Поздно ночью Дора сидела в коридоре больницы в Угерском Градиште и нервно терла себе кисть руки, на которой осталась светлая полоска — след от красного браслета. С врачом она поговорила, в учреждение для умственно отсталых, где содержался Якубек, позвонила — больше она ничего не могла сделать. Она чувствовала себя опустошенной, и в голове у нее вертелась одна страшная мысль, от которой она не в силах была избавиться: что это ей кара за ее неверие, за сомнения, за ее насмешки над суевериями и глупой убежденностью в силе проклятия. За то, что она выбросила красный браслет.
Опершись головой о кафельную стену больничного коридора, она закрыла глаза. Только сейчас до нее стало доходить, как мудро поступила Сурмена, решив утаить от них проклятие Магдалки: не важно, крылась ли его сила в настоящих колдовских чарах или существовала лишь в головах жителей Копаниц. Дорину семью преследовала такая череда неудач и несчастий, что теперь она волей-неволей задалась вопросом: что если все это происходило не случайно? Что, если в этом и впрямь было повинно проклятие, которое через десятилетия распространилось и на них? А если бы такие вопросы мучили ее уже в молодости, как она с этим могла бы нормально жить?
Ведь она каждый день только и ждала бы, когда это проклятие сбудется!
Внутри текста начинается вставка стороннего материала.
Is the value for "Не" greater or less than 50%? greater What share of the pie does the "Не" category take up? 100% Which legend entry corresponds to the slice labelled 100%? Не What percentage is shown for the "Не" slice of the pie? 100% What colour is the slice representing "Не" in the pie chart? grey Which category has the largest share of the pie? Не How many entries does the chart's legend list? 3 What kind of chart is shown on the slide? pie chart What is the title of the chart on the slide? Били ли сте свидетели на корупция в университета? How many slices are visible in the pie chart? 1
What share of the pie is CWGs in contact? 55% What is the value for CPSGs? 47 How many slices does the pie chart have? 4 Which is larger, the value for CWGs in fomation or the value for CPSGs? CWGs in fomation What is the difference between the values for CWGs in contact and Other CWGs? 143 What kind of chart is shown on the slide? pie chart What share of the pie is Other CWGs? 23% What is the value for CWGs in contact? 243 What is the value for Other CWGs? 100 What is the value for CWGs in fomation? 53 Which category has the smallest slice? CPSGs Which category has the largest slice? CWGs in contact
Думала бы: вдруг какой-нибудь водитель не затормозит, когда она будет переходить через дорогу в Грозенкове… вдруг ее убьет молнией, когда ее на холмах застигнет гроза… или с ней случится эпилептический припадок, и она будет лежать в коме, как теперь Якубек?
ВЕНЦЕСЛАВ РОЗМАЗАЛ
Дора помнила его еще по годам учебы. Он читал на кафедре курс «Преобразования в общественной жизни деревни эпохи коллективного хозяйствования», и всем было очевидно, что это для него мука. После того как она ознакомилась с его биографией в университетском справочнике персоналий, ей стало ясно почему. Он был специалистом по народным музыкальным инструментам Южной Моравии, этой теме была посвящена и его диссертация. Чтение лекций о социалистической деревне было настоящим страданием как для него, так и для его слушателей. В те годы он был известен тем, что студенческая аудитория его практически не интересовала. Он читал лекцию, устремив взгляд в окно, на двор философского факультета, и даже если бы в аудитории никого не было, он бы, наверное, этого и не заметил. Когда он все же поворачивался к слушателям, то всякий раз с грустной улыбкой запинался — и опять продолжал говорить в окно.
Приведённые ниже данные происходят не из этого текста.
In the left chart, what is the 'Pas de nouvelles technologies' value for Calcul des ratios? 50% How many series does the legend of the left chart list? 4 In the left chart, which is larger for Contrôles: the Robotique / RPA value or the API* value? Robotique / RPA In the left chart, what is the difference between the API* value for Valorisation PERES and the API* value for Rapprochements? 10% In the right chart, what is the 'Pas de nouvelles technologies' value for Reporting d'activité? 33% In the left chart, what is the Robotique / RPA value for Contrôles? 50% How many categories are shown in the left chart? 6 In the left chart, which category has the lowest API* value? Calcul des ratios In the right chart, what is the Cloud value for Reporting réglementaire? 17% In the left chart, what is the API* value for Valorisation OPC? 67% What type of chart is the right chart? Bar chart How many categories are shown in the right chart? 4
Снова она встретилась с ним, когда уже поступила практиканткой в Институт этнографии и фольклористики, где ей поначалу давали разные мелкие поручения. С одним из них она и пришла к нему, в Моравский краевой музей.
Тот год он дорабатывал до пенсии и слыл человеком угрюмым и нелюбезным. Коллеги его чуть ли не избегали, давая ему дотянуть последние недели в одиночестве, в кабинете, до отказа заполненном старыми музыкальными инструментами из хранилища, которые он брал оттуда для исследований — и годами не возвращал. Всем это было безразлично. Впрочем, безразличие музейных работников, руководителей отделов и смотрителей хранилища было повальным, так что, может быть, никто бы и не заметил, если бы какой-нибудь инструмент пропал. А такими вещами, как Дора слышала, в конце восьмидесятых годов можно было с успехом торговать. Естественно, за границей.